Water levels in the Guajataca dam dropped, that should remind us how essential it is for Puerto Rico to be responsible in the use of this limited resource.
The Puerto Rico Aqueducts and Sewers Authority (PRASA) has called its customers to moderate water consumption, without ruling out the possibility to implement water rationing. PRASA has published some useful tips to follow while the island goes through low rainfall period. These practices should be part of our daily routines.
Fresh water is a finite resource, increasingly under pressure around the world. In islands like ours, is vital to preserve this resource. Puerto Rico has suffered prolonged water rationing –due to drought periods- at least twice in less than 40 years. A little over a week ago, the U.S. Drought Monitor reported that, despite occasional rains in some areas, parts of the island are going through a moderate drought and expansion of the dry area.

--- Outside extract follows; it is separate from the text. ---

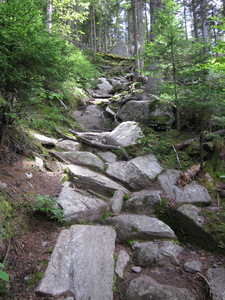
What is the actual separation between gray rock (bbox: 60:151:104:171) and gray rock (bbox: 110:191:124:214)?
1.18 metres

As of January 15, most of the island was marked as an area of abnormal dryness. And the area that covers parts of Ciales, Morovis, Orocovis, Corozal, Barranquitas, Naranjito, Comerío, Cidra and Aibonito, in the center, as well as parts of Lajas, Guánica and Cabo Rojo, in the southwest, was under moderate drought classification.
Now –if compared to the situation two weeks ago- the map of the federal agency shows a relative improvement in dryness areas due to last week's rains that left an accumulation of just over two inches. But since the beginning of 2019, the areas and population with abnormal or moderate drought increased from eight to twelve municipalities and from 179,660 to 219, 232 people.
The potential impact that PRASA reported on northwestern municipalities served by the Guajataca Dam -Moca, Aguada, Aguadilla, Isabela, parts of San Sebastián and the Puntas de Rincón neighborhood- joins these regions.
The agency has issued a series of recommendations that citizens, companies and public entities must carefully follow to keep the dam at manageable levels. Meanwhile, PRASA said that its action plan -which includes transfer of services and activation of wells- has been implemented.
However, it is essential that Puerto Rico adopts the necessary proactive measures to face the projected increase in the frequency of extreme climatic events, rain or drought and the rise in the sea level that threatens to salinize the aquifers.
The Fourth National Climate Assessment, recently published by the U.S. Global Change Research Program, warns of these risks, specifically for the Caribbean region, which has its own chapter for the first time. The document highlights the risks related to fresh water availability and its potential impact on agriculture, human health, wildlife and economic development. It also proposes to use all the available scientific information as the groundwork to design guidelines, polices and practices in order to reduce risk and adverse impacts. Accordingto the report, adapting to climate variations implies a continuous risk management process.
PRASA measures should be part of a larger climate change mitigation and adaptation plan. This should include reforestation and maintenance of our clean watersheds to reduce sedimentation and contamination in dams. Urban and infrastructure development planning, including sustainability criteria and present and projected demographic realities, and the adoption of the best conservation practices have to be part of the plan.
Measures regarding fresh water preservation will determine the strength of our economic growth.